◆ **ABOUT THIS EXERCISE**
Output the text of every item below character for character, omitting the pictures.

*** MATERIAL FOR THIS TASK Section Begins ***

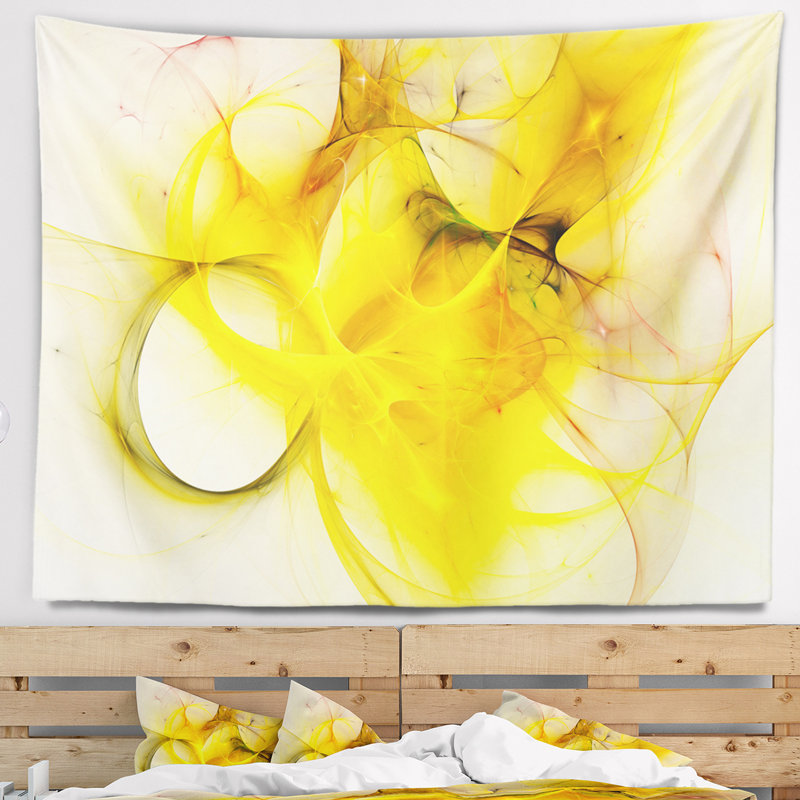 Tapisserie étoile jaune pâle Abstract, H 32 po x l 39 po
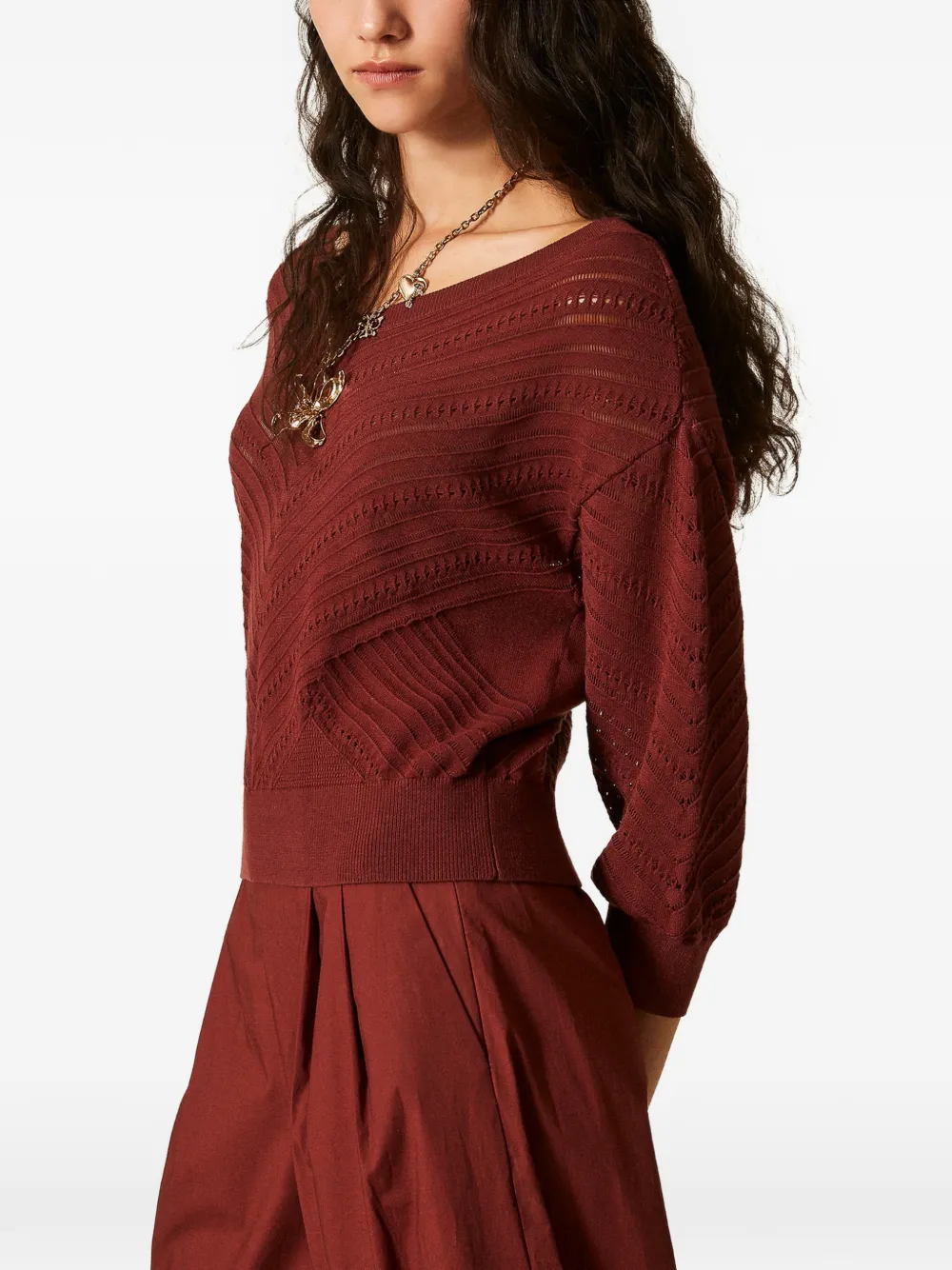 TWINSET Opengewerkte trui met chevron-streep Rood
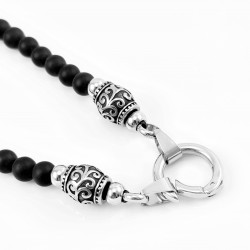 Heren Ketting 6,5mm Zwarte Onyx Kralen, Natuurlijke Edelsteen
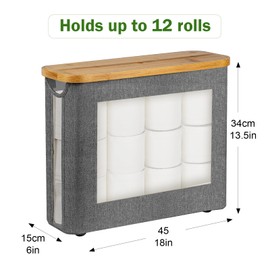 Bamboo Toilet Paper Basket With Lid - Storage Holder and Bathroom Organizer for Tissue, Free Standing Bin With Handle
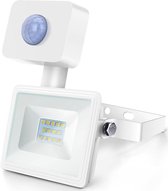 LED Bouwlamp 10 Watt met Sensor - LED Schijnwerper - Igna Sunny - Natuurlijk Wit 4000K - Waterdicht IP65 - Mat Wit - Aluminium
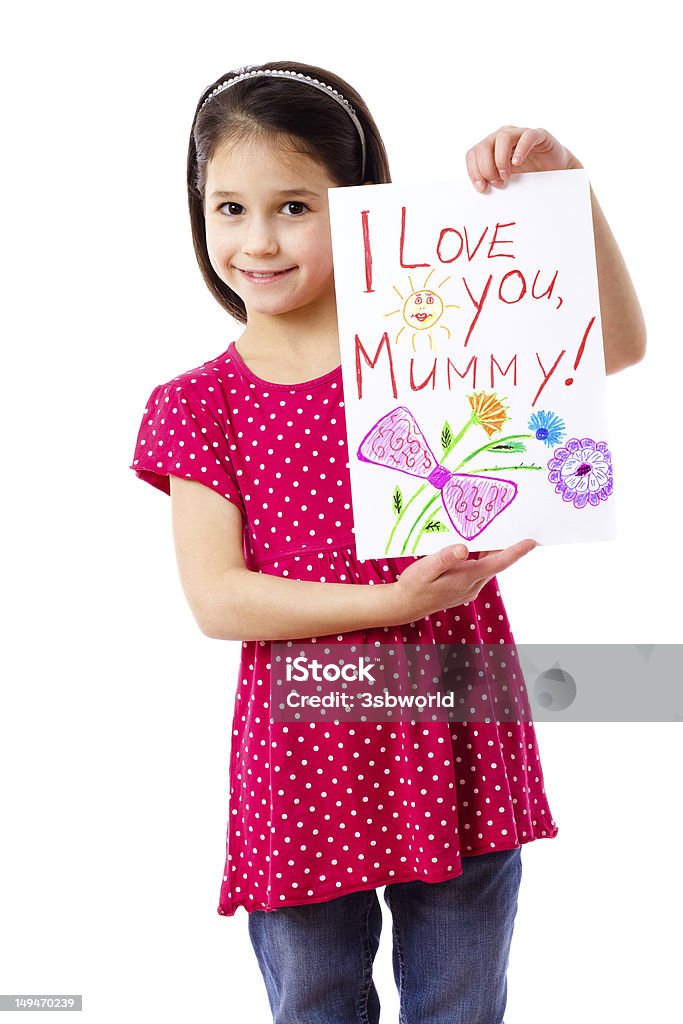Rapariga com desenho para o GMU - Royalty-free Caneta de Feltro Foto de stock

*** MATERIAL FOR THIS TASK Section Ends ***

◆ **SOLUTION BELOW**
 Tapisserie étoile jaune pâle Abstract, H 32 po x l 39 po
 TWINSET Opengewerkte trui met chevron-streep Rood
 Heren Ketting 6,5mm Zwarte Onyx Kralen, Natuurlijke Edelsteen
 Bamboo Toilet Paper Basket With Lid - Storage Holder and Bathroom Organizer for Tissue, Free Standing Bin With Handle
 LED Bouwlamp 10 Watt met Sensor - LED Schijnwerper - Igna Sunny - Natuurlijk Wit 4000K - Waterdicht IP65 - Mat Wit - Aluminium
Rapariga com desenho para o GMU - Royalty-free Caneta de Feltro Foto de stock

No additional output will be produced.